The myristoylated alanine-rich protein kinase C substrate (MARCKS) is a widely expressed, prominent substrate for protein kinase C. MARCKS is largely associated with membranes in cells, and hydrophobic interactions involving the amino-terminal myristoyl moiety are thought to play a role in anchoring MARCKS to cellular membranes. In addition, experiments in cell-free systems have suggested that electrostatic interactions between the positively charged phosphorylation site/calmodulin binding domain (PSD) of MARCKS and negatively charged membrane lipids are also involved in this association. Although it has been inferred from phosphorylation experiments, the electrostatic nature of the interaction between the PSD and membranes has not been demonstrated directly in intact cells. We expressed human MARCKS mutated in the myristoylation site and the PSD in REF52 cells; the cells were then fractionated by ultracentrifugation. Both nonmyristoylatable MARCKS and MARCKS in which the four serines in the PSD were mutated to aspartic acids, mimicking phosphorylation, exhibited decreased membrane affinity when compared to the fully myristoylated, wild-type, tetra-Ser protein or a myristoylated, tetra-Asn mutant.
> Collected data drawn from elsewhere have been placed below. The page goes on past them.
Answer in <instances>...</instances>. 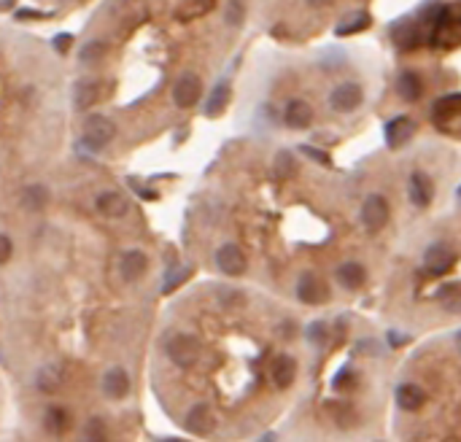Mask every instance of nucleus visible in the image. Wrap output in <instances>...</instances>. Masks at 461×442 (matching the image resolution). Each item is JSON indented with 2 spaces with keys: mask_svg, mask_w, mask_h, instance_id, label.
Listing matches in <instances>:
<instances>
[{
  "mask_svg": "<svg viewBox=\"0 0 461 442\" xmlns=\"http://www.w3.org/2000/svg\"><path fill=\"white\" fill-rule=\"evenodd\" d=\"M114 138H116V125L108 116L92 114L84 119V143L90 149H105Z\"/></svg>",
  "mask_w": 461,
  "mask_h": 442,
  "instance_id": "obj_1",
  "label": "nucleus"
},
{
  "mask_svg": "<svg viewBox=\"0 0 461 442\" xmlns=\"http://www.w3.org/2000/svg\"><path fill=\"white\" fill-rule=\"evenodd\" d=\"M167 356L176 367H192L197 359H200V343L197 337L192 335H176L170 343H167Z\"/></svg>",
  "mask_w": 461,
  "mask_h": 442,
  "instance_id": "obj_2",
  "label": "nucleus"
},
{
  "mask_svg": "<svg viewBox=\"0 0 461 442\" xmlns=\"http://www.w3.org/2000/svg\"><path fill=\"white\" fill-rule=\"evenodd\" d=\"M389 216H391V211H389V200L383 194H369L367 200L362 202V224L367 227L369 232L383 229Z\"/></svg>",
  "mask_w": 461,
  "mask_h": 442,
  "instance_id": "obj_3",
  "label": "nucleus"
},
{
  "mask_svg": "<svg viewBox=\"0 0 461 442\" xmlns=\"http://www.w3.org/2000/svg\"><path fill=\"white\" fill-rule=\"evenodd\" d=\"M362 100H365L362 87L348 81V84H340V87H335V92L329 95V105H332L338 114H351V111H356V108L362 105Z\"/></svg>",
  "mask_w": 461,
  "mask_h": 442,
  "instance_id": "obj_4",
  "label": "nucleus"
},
{
  "mask_svg": "<svg viewBox=\"0 0 461 442\" xmlns=\"http://www.w3.org/2000/svg\"><path fill=\"white\" fill-rule=\"evenodd\" d=\"M216 264L224 275H243L246 273V253L240 251V246H235V243H224L216 251Z\"/></svg>",
  "mask_w": 461,
  "mask_h": 442,
  "instance_id": "obj_5",
  "label": "nucleus"
},
{
  "mask_svg": "<svg viewBox=\"0 0 461 442\" xmlns=\"http://www.w3.org/2000/svg\"><path fill=\"white\" fill-rule=\"evenodd\" d=\"M453 262H456V253L451 251V246H445V243H431L424 251V267L434 275L448 273L453 267Z\"/></svg>",
  "mask_w": 461,
  "mask_h": 442,
  "instance_id": "obj_6",
  "label": "nucleus"
},
{
  "mask_svg": "<svg viewBox=\"0 0 461 442\" xmlns=\"http://www.w3.org/2000/svg\"><path fill=\"white\" fill-rule=\"evenodd\" d=\"M203 95V84H200V78L194 76V73H186L181 76L178 81H176V87H173V103L178 105V108H192L197 100Z\"/></svg>",
  "mask_w": 461,
  "mask_h": 442,
  "instance_id": "obj_7",
  "label": "nucleus"
},
{
  "mask_svg": "<svg viewBox=\"0 0 461 442\" xmlns=\"http://www.w3.org/2000/svg\"><path fill=\"white\" fill-rule=\"evenodd\" d=\"M297 297H300L305 305H321V302H327L329 291H327V286H324V281H321L318 275L305 273V275L297 281Z\"/></svg>",
  "mask_w": 461,
  "mask_h": 442,
  "instance_id": "obj_8",
  "label": "nucleus"
},
{
  "mask_svg": "<svg viewBox=\"0 0 461 442\" xmlns=\"http://www.w3.org/2000/svg\"><path fill=\"white\" fill-rule=\"evenodd\" d=\"M186 429L192 432V434H200V437H205V434H211L216 429V415L214 410L205 405V402H200V405H194L192 410L186 412Z\"/></svg>",
  "mask_w": 461,
  "mask_h": 442,
  "instance_id": "obj_9",
  "label": "nucleus"
},
{
  "mask_svg": "<svg viewBox=\"0 0 461 442\" xmlns=\"http://www.w3.org/2000/svg\"><path fill=\"white\" fill-rule=\"evenodd\" d=\"M416 135V122L410 116H397L386 125V143L389 149H402L410 143V138Z\"/></svg>",
  "mask_w": 461,
  "mask_h": 442,
  "instance_id": "obj_10",
  "label": "nucleus"
},
{
  "mask_svg": "<svg viewBox=\"0 0 461 442\" xmlns=\"http://www.w3.org/2000/svg\"><path fill=\"white\" fill-rule=\"evenodd\" d=\"M97 211L108 219H122L124 213L130 211V200L124 197L122 191L116 189H108L103 194H97Z\"/></svg>",
  "mask_w": 461,
  "mask_h": 442,
  "instance_id": "obj_11",
  "label": "nucleus"
},
{
  "mask_svg": "<svg viewBox=\"0 0 461 442\" xmlns=\"http://www.w3.org/2000/svg\"><path fill=\"white\" fill-rule=\"evenodd\" d=\"M283 122L291 129H305L313 122V108L307 105L305 100H291L286 105V111H283Z\"/></svg>",
  "mask_w": 461,
  "mask_h": 442,
  "instance_id": "obj_12",
  "label": "nucleus"
},
{
  "mask_svg": "<svg viewBox=\"0 0 461 442\" xmlns=\"http://www.w3.org/2000/svg\"><path fill=\"white\" fill-rule=\"evenodd\" d=\"M407 194H410V202H413L416 208H427L431 202V197H434V187H431V181L424 173H413V176H410Z\"/></svg>",
  "mask_w": 461,
  "mask_h": 442,
  "instance_id": "obj_13",
  "label": "nucleus"
},
{
  "mask_svg": "<svg viewBox=\"0 0 461 442\" xmlns=\"http://www.w3.org/2000/svg\"><path fill=\"white\" fill-rule=\"evenodd\" d=\"M103 391H105V397H111V399H124L127 391H130V375L124 372L122 367L108 370V372L103 375Z\"/></svg>",
  "mask_w": 461,
  "mask_h": 442,
  "instance_id": "obj_14",
  "label": "nucleus"
},
{
  "mask_svg": "<svg viewBox=\"0 0 461 442\" xmlns=\"http://www.w3.org/2000/svg\"><path fill=\"white\" fill-rule=\"evenodd\" d=\"M397 92H400L402 100H407V103H416L421 92H424V81H421V76L416 73V70H402L400 76H397Z\"/></svg>",
  "mask_w": 461,
  "mask_h": 442,
  "instance_id": "obj_15",
  "label": "nucleus"
},
{
  "mask_svg": "<svg viewBox=\"0 0 461 442\" xmlns=\"http://www.w3.org/2000/svg\"><path fill=\"white\" fill-rule=\"evenodd\" d=\"M103 92H105V84H103V81H94V78L79 81V84H76V108L87 111L90 105H94V103L103 97Z\"/></svg>",
  "mask_w": 461,
  "mask_h": 442,
  "instance_id": "obj_16",
  "label": "nucleus"
},
{
  "mask_svg": "<svg viewBox=\"0 0 461 442\" xmlns=\"http://www.w3.org/2000/svg\"><path fill=\"white\" fill-rule=\"evenodd\" d=\"M149 270V259L143 251H127L122 256V275L124 281H138Z\"/></svg>",
  "mask_w": 461,
  "mask_h": 442,
  "instance_id": "obj_17",
  "label": "nucleus"
},
{
  "mask_svg": "<svg viewBox=\"0 0 461 442\" xmlns=\"http://www.w3.org/2000/svg\"><path fill=\"white\" fill-rule=\"evenodd\" d=\"M270 375H273V383H276L278 388H289L294 383V378H297V361L291 356H278L276 361H273Z\"/></svg>",
  "mask_w": 461,
  "mask_h": 442,
  "instance_id": "obj_18",
  "label": "nucleus"
},
{
  "mask_svg": "<svg viewBox=\"0 0 461 442\" xmlns=\"http://www.w3.org/2000/svg\"><path fill=\"white\" fill-rule=\"evenodd\" d=\"M424 402H427V394H424L421 386H416V383H404V386L397 388V405H400L402 410L416 412Z\"/></svg>",
  "mask_w": 461,
  "mask_h": 442,
  "instance_id": "obj_19",
  "label": "nucleus"
},
{
  "mask_svg": "<svg viewBox=\"0 0 461 442\" xmlns=\"http://www.w3.org/2000/svg\"><path fill=\"white\" fill-rule=\"evenodd\" d=\"M365 281H367V273L359 262H345L338 267V284L342 288H359L365 286Z\"/></svg>",
  "mask_w": 461,
  "mask_h": 442,
  "instance_id": "obj_20",
  "label": "nucleus"
},
{
  "mask_svg": "<svg viewBox=\"0 0 461 442\" xmlns=\"http://www.w3.org/2000/svg\"><path fill=\"white\" fill-rule=\"evenodd\" d=\"M391 38H394V43L400 46L402 52H410V49H416L421 43V30L416 25H410V22H402V25L394 28Z\"/></svg>",
  "mask_w": 461,
  "mask_h": 442,
  "instance_id": "obj_21",
  "label": "nucleus"
},
{
  "mask_svg": "<svg viewBox=\"0 0 461 442\" xmlns=\"http://www.w3.org/2000/svg\"><path fill=\"white\" fill-rule=\"evenodd\" d=\"M229 84L227 81H218L214 87V92L208 97V103H205V116H218L224 108H227V103H229Z\"/></svg>",
  "mask_w": 461,
  "mask_h": 442,
  "instance_id": "obj_22",
  "label": "nucleus"
},
{
  "mask_svg": "<svg viewBox=\"0 0 461 442\" xmlns=\"http://www.w3.org/2000/svg\"><path fill=\"white\" fill-rule=\"evenodd\" d=\"M46 202H49V191L43 189V187L32 184L28 189H22V208H28V211H43Z\"/></svg>",
  "mask_w": 461,
  "mask_h": 442,
  "instance_id": "obj_23",
  "label": "nucleus"
},
{
  "mask_svg": "<svg viewBox=\"0 0 461 442\" xmlns=\"http://www.w3.org/2000/svg\"><path fill=\"white\" fill-rule=\"evenodd\" d=\"M437 46H459L461 43V22H442L434 35Z\"/></svg>",
  "mask_w": 461,
  "mask_h": 442,
  "instance_id": "obj_24",
  "label": "nucleus"
},
{
  "mask_svg": "<svg viewBox=\"0 0 461 442\" xmlns=\"http://www.w3.org/2000/svg\"><path fill=\"white\" fill-rule=\"evenodd\" d=\"M60 386H62V372L57 364H49V367H43V370L38 372V388H41L43 394H54Z\"/></svg>",
  "mask_w": 461,
  "mask_h": 442,
  "instance_id": "obj_25",
  "label": "nucleus"
},
{
  "mask_svg": "<svg viewBox=\"0 0 461 442\" xmlns=\"http://www.w3.org/2000/svg\"><path fill=\"white\" fill-rule=\"evenodd\" d=\"M273 173H276L278 181H289V178L297 173V159H294V154H291V151H278Z\"/></svg>",
  "mask_w": 461,
  "mask_h": 442,
  "instance_id": "obj_26",
  "label": "nucleus"
},
{
  "mask_svg": "<svg viewBox=\"0 0 461 442\" xmlns=\"http://www.w3.org/2000/svg\"><path fill=\"white\" fill-rule=\"evenodd\" d=\"M369 28V14L367 11H356L351 17H345L338 25V35H354V32H362Z\"/></svg>",
  "mask_w": 461,
  "mask_h": 442,
  "instance_id": "obj_27",
  "label": "nucleus"
},
{
  "mask_svg": "<svg viewBox=\"0 0 461 442\" xmlns=\"http://www.w3.org/2000/svg\"><path fill=\"white\" fill-rule=\"evenodd\" d=\"M43 423H46V429H49L52 434H62V432L70 426V418H68V412L62 410V408H49Z\"/></svg>",
  "mask_w": 461,
  "mask_h": 442,
  "instance_id": "obj_28",
  "label": "nucleus"
},
{
  "mask_svg": "<svg viewBox=\"0 0 461 442\" xmlns=\"http://www.w3.org/2000/svg\"><path fill=\"white\" fill-rule=\"evenodd\" d=\"M243 17H246V0H229V6H227V25H240L243 22Z\"/></svg>",
  "mask_w": 461,
  "mask_h": 442,
  "instance_id": "obj_29",
  "label": "nucleus"
},
{
  "mask_svg": "<svg viewBox=\"0 0 461 442\" xmlns=\"http://www.w3.org/2000/svg\"><path fill=\"white\" fill-rule=\"evenodd\" d=\"M329 410H332V415H335L338 426H342V429H348V426L354 423V418H356V412L351 410L348 405H329Z\"/></svg>",
  "mask_w": 461,
  "mask_h": 442,
  "instance_id": "obj_30",
  "label": "nucleus"
},
{
  "mask_svg": "<svg viewBox=\"0 0 461 442\" xmlns=\"http://www.w3.org/2000/svg\"><path fill=\"white\" fill-rule=\"evenodd\" d=\"M87 440L92 442L105 440V423H103V418H90V423H87Z\"/></svg>",
  "mask_w": 461,
  "mask_h": 442,
  "instance_id": "obj_31",
  "label": "nucleus"
},
{
  "mask_svg": "<svg viewBox=\"0 0 461 442\" xmlns=\"http://www.w3.org/2000/svg\"><path fill=\"white\" fill-rule=\"evenodd\" d=\"M307 340L316 343V346H321V343L327 340V324H324V321L310 324V326H307Z\"/></svg>",
  "mask_w": 461,
  "mask_h": 442,
  "instance_id": "obj_32",
  "label": "nucleus"
},
{
  "mask_svg": "<svg viewBox=\"0 0 461 442\" xmlns=\"http://www.w3.org/2000/svg\"><path fill=\"white\" fill-rule=\"evenodd\" d=\"M103 52H105V43L94 41V43H90V46H84L81 60H84V63H94V60H100V57H103Z\"/></svg>",
  "mask_w": 461,
  "mask_h": 442,
  "instance_id": "obj_33",
  "label": "nucleus"
},
{
  "mask_svg": "<svg viewBox=\"0 0 461 442\" xmlns=\"http://www.w3.org/2000/svg\"><path fill=\"white\" fill-rule=\"evenodd\" d=\"M218 297H221V302H224V305H243V302H246L240 291H235V288H227V286H221Z\"/></svg>",
  "mask_w": 461,
  "mask_h": 442,
  "instance_id": "obj_34",
  "label": "nucleus"
},
{
  "mask_svg": "<svg viewBox=\"0 0 461 442\" xmlns=\"http://www.w3.org/2000/svg\"><path fill=\"white\" fill-rule=\"evenodd\" d=\"M300 151H303L305 157L316 159V162H321V165H329V154H327V151H321V149H313V146H303Z\"/></svg>",
  "mask_w": 461,
  "mask_h": 442,
  "instance_id": "obj_35",
  "label": "nucleus"
},
{
  "mask_svg": "<svg viewBox=\"0 0 461 442\" xmlns=\"http://www.w3.org/2000/svg\"><path fill=\"white\" fill-rule=\"evenodd\" d=\"M11 259V238L0 235V264H6Z\"/></svg>",
  "mask_w": 461,
  "mask_h": 442,
  "instance_id": "obj_36",
  "label": "nucleus"
},
{
  "mask_svg": "<svg viewBox=\"0 0 461 442\" xmlns=\"http://www.w3.org/2000/svg\"><path fill=\"white\" fill-rule=\"evenodd\" d=\"M351 378H354V375H351V370H348V367H342V370H340V375L335 378V383H332V386H335L338 391H342V388L348 386V380H351Z\"/></svg>",
  "mask_w": 461,
  "mask_h": 442,
  "instance_id": "obj_37",
  "label": "nucleus"
},
{
  "mask_svg": "<svg viewBox=\"0 0 461 442\" xmlns=\"http://www.w3.org/2000/svg\"><path fill=\"white\" fill-rule=\"evenodd\" d=\"M186 275H189V267H184V270H181L178 275H170V278L165 281V291H170V288H176V286H178V284H181V281H184Z\"/></svg>",
  "mask_w": 461,
  "mask_h": 442,
  "instance_id": "obj_38",
  "label": "nucleus"
},
{
  "mask_svg": "<svg viewBox=\"0 0 461 442\" xmlns=\"http://www.w3.org/2000/svg\"><path fill=\"white\" fill-rule=\"evenodd\" d=\"M70 43H73L70 35H57V38H54V49H57L60 54H65V49H70Z\"/></svg>",
  "mask_w": 461,
  "mask_h": 442,
  "instance_id": "obj_39",
  "label": "nucleus"
},
{
  "mask_svg": "<svg viewBox=\"0 0 461 442\" xmlns=\"http://www.w3.org/2000/svg\"><path fill=\"white\" fill-rule=\"evenodd\" d=\"M356 350H365V356H372V353H375V343L365 340V343H359V346H356Z\"/></svg>",
  "mask_w": 461,
  "mask_h": 442,
  "instance_id": "obj_40",
  "label": "nucleus"
},
{
  "mask_svg": "<svg viewBox=\"0 0 461 442\" xmlns=\"http://www.w3.org/2000/svg\"><path fill=\"white\" fill-rule=\"evenodd\" d=\"M389 340H391V346H402L407 337H404V335H397V332H391V335H389Z\"/></svg>",
  "mask_w": 461,
  "mask_h": 442,
  "instance_id": "obj_41",
  "label": "nucleus"
},
{
  "mask_svg": "<svg viewBox=\"0 0 461 442\" xmlns=\"http://www.w3.org/2000/svg\"><path fill=\"white\" fill-rule=\"evenodd\" d=\"M310 3H313V6H329L332 0H310Z\"/></svg>",
  "mask_w": 461,
  "mask_h": 442,
  "instance_id": "obj_42",
  "label": "nucleus"
},
{
  "mask_svg": "<svg viewBox=\"0 0 461 442\" xmlns=\"http://www.w3.org/2000/svg\"><path fill=\"white\" fill-rule=\"evenodd\" d=\"M456 343H459V348H461V329L456 332Z\"/></svg>",
  "mask_w": 461,
  "mask_h": 442,
  "instance_id": "obj_43",
  "label": "nucleus"
},
{
  "mask_svg": "<svg viewBox=\"0 0 461 442\" xmlns=\"http://www.w3.org/2000/svg\"><path fill=\"white\" fill-rule=\"evenodd\" d=\"M459 197H461V187H459Z\"/></svg>",
  "mask_w": 461,
  "mask_h": 442,
  "instance_id": "obj_44",
  "label": "nucleus"
}]
</instances>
A double mutant, nonmyristoylatable protein in which the four serines in the PSD were mutated to aspartic acids exhibited negligible membrane association. Similar results were obtained in 293 cells that stably expressed chicken MARCKS mutated in the same domains. The double mutant, nonmyristoylatable tetra-Asp chicken protein exhibited little membrane association as determined by both subcellular fractionation and immunoelectron microscopy. These results indicate that myristoylation and electrostatic interactions involving the PSD exert independent, essentially additive effects on the membrane association of MARCKS in intact cells.